## Collection of simple python snippets used for Telecom related dataset analysis


### Snippet Number 02 - Start

* Cleaning up the Nulls

For most of the Telecom related datasets (excel files, csv files, texts, exports etc.) there are a lot of different notations used by systems to indicate NULLs.

**Huawei** may use the text **NIL**, Other vendors may use **NULL** or **/0**
Then there are other artifacts due to Excel formulas such as **#VALUE!** errors etc.

The problem is that for analysis using Pandas, if we have such values, then Pandas will not consider this column as a Numeric column.
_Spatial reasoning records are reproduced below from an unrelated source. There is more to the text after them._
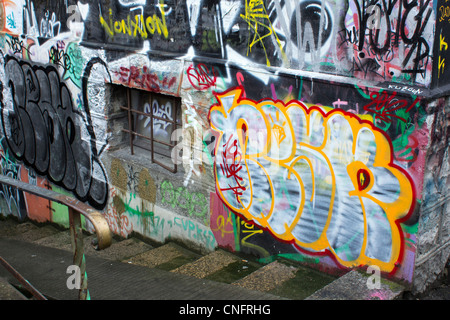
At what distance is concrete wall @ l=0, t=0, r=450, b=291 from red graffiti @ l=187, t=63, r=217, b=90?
0.02 m

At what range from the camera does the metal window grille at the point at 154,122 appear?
18.9 feet

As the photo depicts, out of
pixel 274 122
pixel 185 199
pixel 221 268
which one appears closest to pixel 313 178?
pixel 274 122

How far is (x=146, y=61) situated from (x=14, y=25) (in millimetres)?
3310

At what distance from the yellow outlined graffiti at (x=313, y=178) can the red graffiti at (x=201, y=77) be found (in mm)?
205

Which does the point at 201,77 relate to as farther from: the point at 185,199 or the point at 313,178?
the point at 313,178

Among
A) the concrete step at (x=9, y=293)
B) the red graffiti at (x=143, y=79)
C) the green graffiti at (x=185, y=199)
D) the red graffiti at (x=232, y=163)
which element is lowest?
the green graffiti at (x=185, y=199)

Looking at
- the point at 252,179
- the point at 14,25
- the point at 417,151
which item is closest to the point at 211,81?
the point at 252,179

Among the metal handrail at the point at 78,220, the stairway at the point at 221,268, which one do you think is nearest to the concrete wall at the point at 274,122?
the stairway at the point at 221,268

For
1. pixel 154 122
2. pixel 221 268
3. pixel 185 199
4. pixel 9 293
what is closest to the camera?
pixel 9 293

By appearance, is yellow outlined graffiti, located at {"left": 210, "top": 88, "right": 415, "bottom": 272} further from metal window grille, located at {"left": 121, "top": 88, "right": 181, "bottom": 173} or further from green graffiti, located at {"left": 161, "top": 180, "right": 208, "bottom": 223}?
metal window grille, located at {"left": 121, "top": 88, "right": 181, "bottom": 173}

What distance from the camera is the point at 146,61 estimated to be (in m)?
5.61

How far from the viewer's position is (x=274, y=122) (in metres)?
4.48

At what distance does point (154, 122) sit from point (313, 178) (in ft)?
8.05

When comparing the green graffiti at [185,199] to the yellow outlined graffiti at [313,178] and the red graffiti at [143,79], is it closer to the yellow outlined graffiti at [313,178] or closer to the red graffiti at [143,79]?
the yellow outlined graffiti at [313,178]
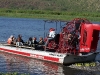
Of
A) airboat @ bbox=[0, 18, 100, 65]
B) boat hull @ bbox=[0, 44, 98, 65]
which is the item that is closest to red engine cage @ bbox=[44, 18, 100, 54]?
airboat @ bbox=[0, 18, 100, 65]

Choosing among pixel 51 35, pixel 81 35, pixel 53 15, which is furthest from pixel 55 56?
pixel 53 15

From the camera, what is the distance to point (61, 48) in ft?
96.5

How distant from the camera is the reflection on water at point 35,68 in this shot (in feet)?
85.8

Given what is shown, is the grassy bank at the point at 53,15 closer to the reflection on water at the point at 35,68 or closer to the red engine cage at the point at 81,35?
the reflection on water at the point at 35,68

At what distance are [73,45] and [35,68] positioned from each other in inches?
157

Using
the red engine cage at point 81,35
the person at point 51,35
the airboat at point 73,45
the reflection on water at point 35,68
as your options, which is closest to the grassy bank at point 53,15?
the person at point 51,35

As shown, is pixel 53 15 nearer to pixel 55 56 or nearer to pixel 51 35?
pixel 51 35

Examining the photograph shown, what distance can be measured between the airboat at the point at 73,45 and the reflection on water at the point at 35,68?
69cm

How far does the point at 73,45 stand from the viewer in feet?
95.2

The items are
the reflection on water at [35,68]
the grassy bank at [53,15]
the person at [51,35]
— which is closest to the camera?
the reflection on water at [35,68]

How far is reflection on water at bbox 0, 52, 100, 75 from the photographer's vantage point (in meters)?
26.2

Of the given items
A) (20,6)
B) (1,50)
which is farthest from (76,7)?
(1,50)

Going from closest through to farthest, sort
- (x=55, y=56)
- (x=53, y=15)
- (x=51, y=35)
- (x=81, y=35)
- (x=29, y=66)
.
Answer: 1. (x=29, y=66)
2. (x=81, y=35)
3. (x=55, y=56)
4. (x=51, y=35)
5. (x=53, y=15)

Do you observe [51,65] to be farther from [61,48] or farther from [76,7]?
[76,7]
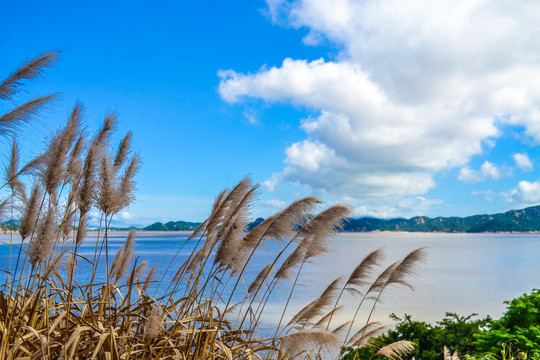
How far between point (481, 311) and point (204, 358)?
740 inches

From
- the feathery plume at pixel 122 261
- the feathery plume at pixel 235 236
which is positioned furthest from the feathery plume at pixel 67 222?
the feathery plume at pixel 235 236

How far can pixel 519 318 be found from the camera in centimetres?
620

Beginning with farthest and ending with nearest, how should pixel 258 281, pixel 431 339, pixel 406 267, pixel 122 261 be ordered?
1. pixel 431 339
2. pixel 122 261
3. pixel 406 267
4. pixel 258 281

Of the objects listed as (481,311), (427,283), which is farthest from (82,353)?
(427,283)

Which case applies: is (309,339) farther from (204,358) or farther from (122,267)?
(122,267)

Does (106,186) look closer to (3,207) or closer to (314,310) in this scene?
(3,207)

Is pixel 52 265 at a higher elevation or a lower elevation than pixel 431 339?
higher

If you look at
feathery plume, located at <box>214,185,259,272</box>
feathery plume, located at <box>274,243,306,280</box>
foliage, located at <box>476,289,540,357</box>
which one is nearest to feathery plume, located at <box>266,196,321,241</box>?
feathery plume, located at <box>214,185,259,272</box>

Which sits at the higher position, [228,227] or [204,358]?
[228,227]

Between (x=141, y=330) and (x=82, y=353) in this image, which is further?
(x=141, y=330)

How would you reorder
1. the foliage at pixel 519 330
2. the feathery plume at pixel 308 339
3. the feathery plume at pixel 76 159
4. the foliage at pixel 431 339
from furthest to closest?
the foliage at pixel 431 339 < the foliage at pixel 519 330 < the feathery plume at pixel 76 159 < the feathery plume at pixel 308 339

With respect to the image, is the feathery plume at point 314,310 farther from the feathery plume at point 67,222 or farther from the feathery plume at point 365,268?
the feathery plume at point 67,222

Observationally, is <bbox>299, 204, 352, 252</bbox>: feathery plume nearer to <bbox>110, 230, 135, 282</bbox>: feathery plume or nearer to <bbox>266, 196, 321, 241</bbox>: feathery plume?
<bbox>266, 196, 321, 241</bbox>: feathery plume

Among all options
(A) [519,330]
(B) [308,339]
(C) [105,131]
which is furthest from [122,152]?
(A) [519,330]
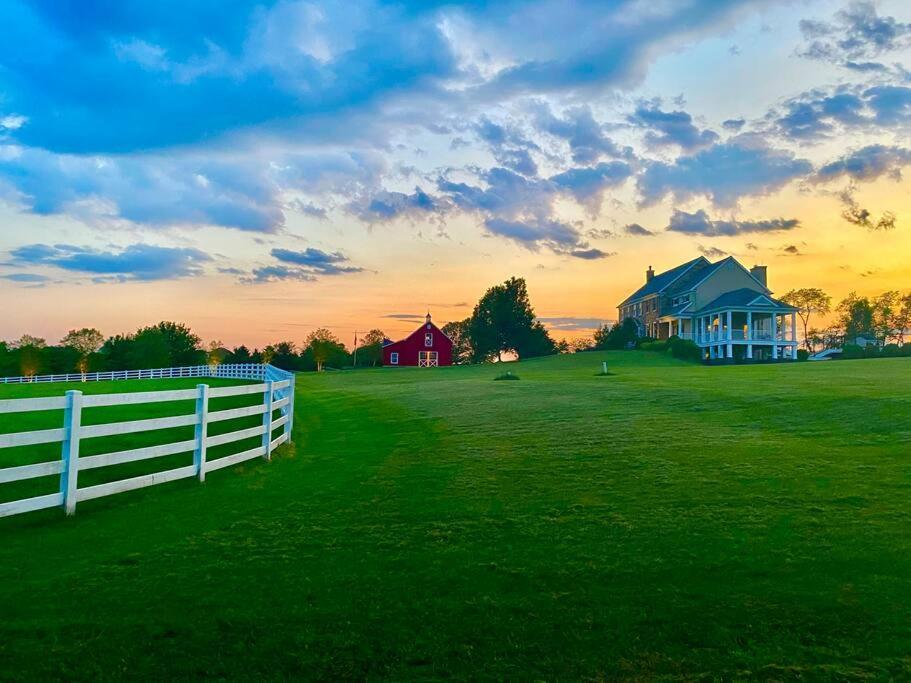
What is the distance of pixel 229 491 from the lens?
9.57 m

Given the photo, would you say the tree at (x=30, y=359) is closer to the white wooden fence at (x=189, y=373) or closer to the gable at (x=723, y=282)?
the white wooden fence at (x=189, y=373)

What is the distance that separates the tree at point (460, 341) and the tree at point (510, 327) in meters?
20.0

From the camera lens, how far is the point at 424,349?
267ft

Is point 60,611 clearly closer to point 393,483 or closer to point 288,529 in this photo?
point 288,529

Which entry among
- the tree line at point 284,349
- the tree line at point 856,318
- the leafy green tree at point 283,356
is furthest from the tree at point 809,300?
the leafy green tree at point 283,356

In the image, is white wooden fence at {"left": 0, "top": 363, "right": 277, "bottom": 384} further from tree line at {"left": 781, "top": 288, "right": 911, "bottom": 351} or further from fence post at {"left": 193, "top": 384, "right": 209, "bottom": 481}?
tree line at {"left": 781, "top": 288, "right": 911, "bottom": 351}

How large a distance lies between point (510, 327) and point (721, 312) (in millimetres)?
30987

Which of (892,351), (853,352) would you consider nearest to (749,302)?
(853,352)

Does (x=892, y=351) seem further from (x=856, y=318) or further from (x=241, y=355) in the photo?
(x=241, y=355)

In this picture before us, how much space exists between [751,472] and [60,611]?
9.05m

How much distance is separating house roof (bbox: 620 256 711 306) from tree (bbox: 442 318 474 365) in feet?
110

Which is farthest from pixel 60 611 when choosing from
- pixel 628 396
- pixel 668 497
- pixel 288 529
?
pixel 628 396

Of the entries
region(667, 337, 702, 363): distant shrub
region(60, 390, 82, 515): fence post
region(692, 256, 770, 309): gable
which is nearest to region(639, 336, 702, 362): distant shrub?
region(667, 337, 702, 363): distant shrub

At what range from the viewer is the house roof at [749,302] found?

Cell/Site/MSC/MME level data is actually composed of mostly Numeric values only with exception of the MME/MSC/RNC names or Site names which are categorical.

So we should try to remove all Knowns NULL values from the dataset and try to convert those columns to Numeric for a better data handling.

Any feedback or your own snippets are welcome
- **aliasgherman@gmail.com**
- **https://www.linkedin.com/in/ali-asgher-mansoor-habiby-05b784a/**

In [1]:
#################################################################################
# If we find any below value in a row, we will convert it to np.nan 
# and then try to convert the whole column into a numeric pandas type.
#################################################################################
KNOWN_NA_VALS = ['NIL', 'NILL', 'NULL', 'NA', '#NA', '#N/A', 
                 'N/A','#VALUE!','#REF!','#DIV/0!','#NUM!',
                 '#NAME?','#NULL!','NAN','nan','NaN', '#REF', 
                 '#DIV/0','#VALUE','#REF','#NUM', '#NULL']
#################################################################################


import pandas as pd
import numpy as np

def cleanup_nulls(dataframe):
    """
    This function tries to substitute known NULL values and then tries to convert the columns into numeric types
    :param df: DataFrame as input
    :return: Cleaned dataframe as output
    """
    df = dataframe.copy() # Make a copy to eliminate reference based issues
    try:
        print("*" * 100)
        print("Current data frame has got {} non-numeric/datetime columns".format(
                    len(df.select_dtypes(exclude=["number", "datetime"]).columns)))
        print("*" * 100)
        for x in df.select_dtypes(exclude=["number", "datetime"]).columns:
            if len(df[df[x].isin(KNOWN_NA_VALS)]) > 0: #some instances were found with Known NA substitutions
                temp_col = df[x].copy() #Copy data else it would create references of df
                temp_col[ temp_col.isin(KNOWN_NA_VALS)] = np.nan
                try: #now we will try to see if the column can become numeric
                    temp_col = pd.to_numeric(temp_col, errors='raise')
                    df[x] = temp_col.copy()
                    print("-\tSuccess in converting {} into a numeric column".format(x))
                except ValueError as e:
                    print("-\tFailure in converting {} into a numeric column".format(x))
                    continue #Column cannot be converted to numeric. Just continue
        print("*" * 100)
        print("After processing the data frame has got {} non-numeric/datetime columns".format(
                    len(df.select_dtypes(exclude=["number", "datetime"]).columns)))
        print("*" * 100)
        return df
    except Exception as broad_exception:
        print("An exception occurred in the process of cleanup. {}".format(broad_exception))
        return None


#### Usage (Read a file then call cleanup_nulls function)

In [2]:
df = pd.read_csv("data/sample_input_file.csv", low_memory=False) #just skipping a row for fun (no headers now)

In [3]:
df = cleanup_nulls(df)

****************************************************************************************************
Current data frame has got 10 non-numeric/datetime columns
****************************************************************************************************
-	Success in converting DCR EUL into a numeric column
-	Success in converting FACH URA SR % into a numeric column
-	Success in converting R99 PS DCR into a numeric column
-	Success in converting Total HS Users (HS/R99 and HS/EUL) into a numeric column
-	Success in converting Avg. HS Users (HS/R99 and HS/EUL) into a numeric column
****************************************************************************************************
After processing the data frame has got 5 non-numeric/datetime columns
****************************************************************************************************


### Snippet Number 02 - End